*EXERCISE*: In the surf forecast, how far from the Big Island of Hawaii was Hurricane Olivia on Saturday (9/8)?

*DOCUMENT PASSAGE*:

----------

Oahu (exposed breaks on the East Shore): Residuals fading on Sat (9/8) from 5.0 ft @ 10-11 secs (5.0 ft faces). Swell Direction: 80 degrees moving to 55 degrees

Hurricane Olivia: On Saturday (9/8) Olivia was 1100 nmiles east-northeast of the Big Island of Hawaii with winds 75 kts (86 mph) tracking west at 13 kts producing 32 ft seas pushing west. Olivia is to continue on westerly track on Sun (9/9) positioned 800 nmiles west of Maui with winds 65 kts (75 mph) still generating swell, but of less size. The official track has Olivia tracking west on Mon AM (9/10) with winds 65 kts and positioned 500 nmiles east of Maui then fading to tropical storm force Tues AM (9/11) with winds 60 kts (69 mph) positioned 300 nmiles east of Maui and tracking west-southwest producing swell aimed at exposed east shores of the Hawaiian Islands. On Wed AM (9/12) Olivia is to be tracking west-southwest pushing over the northern tip of Big Island with winds 55 kts (63 mph) and quickly pushing west and south of the other Hawaiian Islands with swell production fading out. On Thurs AM (9/13) Olivia is to be 150 nmiles south Kauai tracking west-southwest with winds 45 kts (52 mph) and no longer of interest. Something to monitor.

Oahu (exposed breaks on the East Shore): Small swell possible starting Sun (9/9) at 3.1 ft @ 15-16 secs (4.5 ft). Swell building on Mon (9/10) to 3.4 ft @ 13-14 secs later (4.5 ft). Swell building Tues (9/11) afternoon to 5.1 ft @ 12-13 secs (6.0 ft). Swell peaking on Wed (9/12) at 7.5 ft @ 10-11 secs (7.5 ft). Swell fading on Thurs (9/13) from 5 ft @ 8 secs early (4 ft). Swell Direction: 80 degrees moving to 70 degrees


California Nearshore Forecast
On Saturday (9/8) north winds were in control at 15-20 kts early over all of North and Central CA nearshore waters forecast building to 20 kts later and building some Sun (9/9) at 20-25 kts continuing unchanged Monday (9/10). On Tues (9/4) north winds to be a little weaker but still 20+ kts over all of North and Central CA. Wednesday (9/12) north winds to continue but weaker at 15 kts over North CA and 20 kts over the Pt Conception area. Thurs (9/13) a weak wind flow is forecast over North CA but up to 20 kts down near Pt Conception. Fri (9/14) north winds to be 15 kts over all of North and Central CA building to near 20 kts later. Saturday (9/15) north winds to be 20 kts over North Ca and 15 kts down into Central CA.

----------

(Entries contained in a dataset)
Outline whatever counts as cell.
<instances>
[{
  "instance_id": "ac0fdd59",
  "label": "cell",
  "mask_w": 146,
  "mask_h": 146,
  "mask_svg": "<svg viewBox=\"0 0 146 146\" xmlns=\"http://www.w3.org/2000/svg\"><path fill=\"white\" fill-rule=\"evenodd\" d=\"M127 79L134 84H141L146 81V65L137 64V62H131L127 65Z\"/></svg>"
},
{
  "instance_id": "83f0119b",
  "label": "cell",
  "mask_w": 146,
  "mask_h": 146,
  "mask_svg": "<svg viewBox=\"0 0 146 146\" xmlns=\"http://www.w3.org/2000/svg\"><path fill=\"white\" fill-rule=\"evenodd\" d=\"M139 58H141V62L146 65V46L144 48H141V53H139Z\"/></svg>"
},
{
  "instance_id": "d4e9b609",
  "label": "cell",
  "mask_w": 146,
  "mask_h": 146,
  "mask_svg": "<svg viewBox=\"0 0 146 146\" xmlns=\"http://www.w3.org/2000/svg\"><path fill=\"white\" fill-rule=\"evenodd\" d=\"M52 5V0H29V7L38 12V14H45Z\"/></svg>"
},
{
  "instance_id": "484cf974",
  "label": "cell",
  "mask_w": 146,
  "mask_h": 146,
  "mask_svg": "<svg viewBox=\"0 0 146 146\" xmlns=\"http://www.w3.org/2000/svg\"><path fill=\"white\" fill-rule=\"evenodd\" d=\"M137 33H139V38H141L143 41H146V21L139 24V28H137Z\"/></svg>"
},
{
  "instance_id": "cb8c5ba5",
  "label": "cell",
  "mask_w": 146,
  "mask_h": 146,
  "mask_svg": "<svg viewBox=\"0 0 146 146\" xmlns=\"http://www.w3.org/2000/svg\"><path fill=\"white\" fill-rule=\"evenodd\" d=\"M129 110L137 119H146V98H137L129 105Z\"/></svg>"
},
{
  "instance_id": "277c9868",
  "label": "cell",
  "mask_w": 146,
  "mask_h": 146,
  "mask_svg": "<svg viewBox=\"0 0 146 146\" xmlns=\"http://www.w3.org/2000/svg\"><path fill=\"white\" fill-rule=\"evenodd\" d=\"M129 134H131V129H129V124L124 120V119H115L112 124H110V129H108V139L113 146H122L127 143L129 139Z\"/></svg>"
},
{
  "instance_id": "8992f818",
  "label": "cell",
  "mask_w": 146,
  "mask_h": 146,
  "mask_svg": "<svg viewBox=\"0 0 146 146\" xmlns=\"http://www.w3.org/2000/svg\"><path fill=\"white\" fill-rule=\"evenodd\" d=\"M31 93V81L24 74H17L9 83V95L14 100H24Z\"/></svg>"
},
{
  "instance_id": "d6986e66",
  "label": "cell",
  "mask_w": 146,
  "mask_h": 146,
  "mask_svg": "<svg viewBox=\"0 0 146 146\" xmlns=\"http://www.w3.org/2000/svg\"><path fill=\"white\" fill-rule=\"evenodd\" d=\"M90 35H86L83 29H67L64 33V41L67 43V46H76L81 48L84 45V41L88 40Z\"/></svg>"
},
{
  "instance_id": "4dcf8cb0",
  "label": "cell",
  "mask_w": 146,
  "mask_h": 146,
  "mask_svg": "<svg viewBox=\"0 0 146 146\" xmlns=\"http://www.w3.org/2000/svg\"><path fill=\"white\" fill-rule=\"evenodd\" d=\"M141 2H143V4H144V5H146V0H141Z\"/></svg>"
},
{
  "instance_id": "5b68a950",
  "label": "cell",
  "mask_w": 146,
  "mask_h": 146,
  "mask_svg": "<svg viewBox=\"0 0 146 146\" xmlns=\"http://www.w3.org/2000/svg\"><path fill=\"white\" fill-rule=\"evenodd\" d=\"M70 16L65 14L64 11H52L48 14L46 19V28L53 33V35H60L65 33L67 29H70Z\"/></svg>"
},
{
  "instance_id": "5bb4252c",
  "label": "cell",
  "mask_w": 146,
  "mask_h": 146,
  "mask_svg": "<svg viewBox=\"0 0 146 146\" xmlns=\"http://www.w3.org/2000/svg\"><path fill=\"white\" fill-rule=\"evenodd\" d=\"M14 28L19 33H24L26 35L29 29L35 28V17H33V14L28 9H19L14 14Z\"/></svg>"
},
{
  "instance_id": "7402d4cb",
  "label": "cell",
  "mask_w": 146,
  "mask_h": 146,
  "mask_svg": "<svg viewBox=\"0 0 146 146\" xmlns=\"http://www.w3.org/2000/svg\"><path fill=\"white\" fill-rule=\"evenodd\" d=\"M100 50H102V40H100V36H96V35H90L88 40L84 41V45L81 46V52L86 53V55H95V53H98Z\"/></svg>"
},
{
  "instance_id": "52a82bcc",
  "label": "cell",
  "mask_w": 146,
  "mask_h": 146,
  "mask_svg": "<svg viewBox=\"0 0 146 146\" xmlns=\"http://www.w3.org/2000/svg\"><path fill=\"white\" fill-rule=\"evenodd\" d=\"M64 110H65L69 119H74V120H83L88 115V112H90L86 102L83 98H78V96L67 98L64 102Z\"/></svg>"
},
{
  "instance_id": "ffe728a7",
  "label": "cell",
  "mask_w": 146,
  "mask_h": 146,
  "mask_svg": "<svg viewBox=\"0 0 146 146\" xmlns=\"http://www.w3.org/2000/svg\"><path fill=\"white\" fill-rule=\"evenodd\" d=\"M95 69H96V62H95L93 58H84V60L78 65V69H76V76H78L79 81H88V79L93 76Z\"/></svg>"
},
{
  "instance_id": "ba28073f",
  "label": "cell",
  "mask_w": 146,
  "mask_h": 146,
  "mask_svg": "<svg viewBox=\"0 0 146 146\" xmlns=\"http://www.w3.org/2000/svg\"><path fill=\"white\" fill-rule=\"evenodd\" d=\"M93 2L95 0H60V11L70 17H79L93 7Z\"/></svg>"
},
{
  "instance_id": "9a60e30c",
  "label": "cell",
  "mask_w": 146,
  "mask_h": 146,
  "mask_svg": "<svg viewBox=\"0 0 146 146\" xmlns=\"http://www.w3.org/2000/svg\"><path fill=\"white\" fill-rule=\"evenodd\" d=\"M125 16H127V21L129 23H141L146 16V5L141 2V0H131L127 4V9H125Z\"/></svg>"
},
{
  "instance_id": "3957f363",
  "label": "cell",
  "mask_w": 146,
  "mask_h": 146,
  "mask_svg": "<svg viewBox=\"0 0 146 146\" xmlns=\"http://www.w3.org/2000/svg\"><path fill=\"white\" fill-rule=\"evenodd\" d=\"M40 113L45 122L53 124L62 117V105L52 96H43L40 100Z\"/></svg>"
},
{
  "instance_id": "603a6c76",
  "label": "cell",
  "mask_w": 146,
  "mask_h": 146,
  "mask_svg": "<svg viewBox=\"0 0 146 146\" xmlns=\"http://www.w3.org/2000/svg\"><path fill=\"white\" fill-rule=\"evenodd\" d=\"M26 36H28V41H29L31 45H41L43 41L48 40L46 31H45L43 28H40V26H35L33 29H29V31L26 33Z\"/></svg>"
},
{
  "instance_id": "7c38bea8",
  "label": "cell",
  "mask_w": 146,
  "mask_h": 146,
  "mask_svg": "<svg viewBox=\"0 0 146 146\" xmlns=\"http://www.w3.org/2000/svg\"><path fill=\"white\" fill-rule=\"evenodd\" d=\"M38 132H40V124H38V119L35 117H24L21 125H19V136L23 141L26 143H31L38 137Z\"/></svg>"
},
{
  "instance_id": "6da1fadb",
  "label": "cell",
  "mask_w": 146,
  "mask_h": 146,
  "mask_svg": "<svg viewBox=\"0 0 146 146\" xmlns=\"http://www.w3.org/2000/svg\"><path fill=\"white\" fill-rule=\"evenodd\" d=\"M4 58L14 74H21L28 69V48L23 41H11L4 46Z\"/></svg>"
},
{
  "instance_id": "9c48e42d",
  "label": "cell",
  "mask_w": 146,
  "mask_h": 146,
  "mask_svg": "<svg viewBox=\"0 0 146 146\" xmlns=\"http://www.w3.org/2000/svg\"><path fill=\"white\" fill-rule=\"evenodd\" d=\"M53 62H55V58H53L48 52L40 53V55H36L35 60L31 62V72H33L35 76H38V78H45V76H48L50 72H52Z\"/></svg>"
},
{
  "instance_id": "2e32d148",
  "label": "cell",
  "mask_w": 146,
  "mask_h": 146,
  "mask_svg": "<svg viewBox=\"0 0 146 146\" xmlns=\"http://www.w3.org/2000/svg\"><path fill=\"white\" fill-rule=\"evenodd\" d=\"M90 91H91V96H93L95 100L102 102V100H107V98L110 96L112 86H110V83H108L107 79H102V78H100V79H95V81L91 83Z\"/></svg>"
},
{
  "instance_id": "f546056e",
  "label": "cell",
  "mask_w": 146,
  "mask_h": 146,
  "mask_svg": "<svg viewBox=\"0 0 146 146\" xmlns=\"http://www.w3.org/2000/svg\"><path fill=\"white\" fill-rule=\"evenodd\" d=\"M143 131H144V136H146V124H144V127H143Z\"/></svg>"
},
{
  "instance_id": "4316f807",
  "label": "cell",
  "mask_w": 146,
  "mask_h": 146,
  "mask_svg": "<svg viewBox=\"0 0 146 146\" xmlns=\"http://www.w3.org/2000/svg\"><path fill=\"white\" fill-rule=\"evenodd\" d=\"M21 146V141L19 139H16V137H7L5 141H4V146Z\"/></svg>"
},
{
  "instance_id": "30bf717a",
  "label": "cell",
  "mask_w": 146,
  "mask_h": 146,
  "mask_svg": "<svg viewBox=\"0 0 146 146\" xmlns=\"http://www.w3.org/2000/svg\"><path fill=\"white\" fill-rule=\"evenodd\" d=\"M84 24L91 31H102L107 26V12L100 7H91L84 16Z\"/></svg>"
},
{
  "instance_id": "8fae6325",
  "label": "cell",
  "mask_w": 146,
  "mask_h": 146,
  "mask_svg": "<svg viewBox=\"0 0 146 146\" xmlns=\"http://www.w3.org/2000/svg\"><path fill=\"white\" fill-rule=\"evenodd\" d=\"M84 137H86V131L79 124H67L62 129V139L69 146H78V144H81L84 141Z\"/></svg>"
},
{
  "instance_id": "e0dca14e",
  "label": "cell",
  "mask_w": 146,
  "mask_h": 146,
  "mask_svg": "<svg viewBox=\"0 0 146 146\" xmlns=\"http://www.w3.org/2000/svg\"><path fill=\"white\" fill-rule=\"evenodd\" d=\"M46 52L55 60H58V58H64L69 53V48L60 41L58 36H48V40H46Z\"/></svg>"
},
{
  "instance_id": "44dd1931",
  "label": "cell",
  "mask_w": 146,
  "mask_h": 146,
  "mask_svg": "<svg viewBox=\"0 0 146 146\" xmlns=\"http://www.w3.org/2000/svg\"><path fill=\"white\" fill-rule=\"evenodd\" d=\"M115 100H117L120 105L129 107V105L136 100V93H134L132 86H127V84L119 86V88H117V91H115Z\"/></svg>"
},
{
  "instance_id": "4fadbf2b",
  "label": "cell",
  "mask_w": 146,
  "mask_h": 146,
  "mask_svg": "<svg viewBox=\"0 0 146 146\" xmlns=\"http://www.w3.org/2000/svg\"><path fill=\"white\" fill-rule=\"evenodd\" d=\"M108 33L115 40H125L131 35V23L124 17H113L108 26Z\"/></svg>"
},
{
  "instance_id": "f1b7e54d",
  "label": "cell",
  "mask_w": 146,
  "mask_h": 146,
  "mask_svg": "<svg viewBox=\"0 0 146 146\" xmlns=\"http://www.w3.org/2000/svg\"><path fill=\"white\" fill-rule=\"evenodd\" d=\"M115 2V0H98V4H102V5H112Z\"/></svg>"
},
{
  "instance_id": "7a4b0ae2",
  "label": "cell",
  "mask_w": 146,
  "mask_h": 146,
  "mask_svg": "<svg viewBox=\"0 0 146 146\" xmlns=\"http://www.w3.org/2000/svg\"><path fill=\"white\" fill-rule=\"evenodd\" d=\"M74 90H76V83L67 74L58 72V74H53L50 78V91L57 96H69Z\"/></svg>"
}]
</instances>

----------

*FINAL RESULT*: It was 1100 nmiles east-northeast of the Big Island.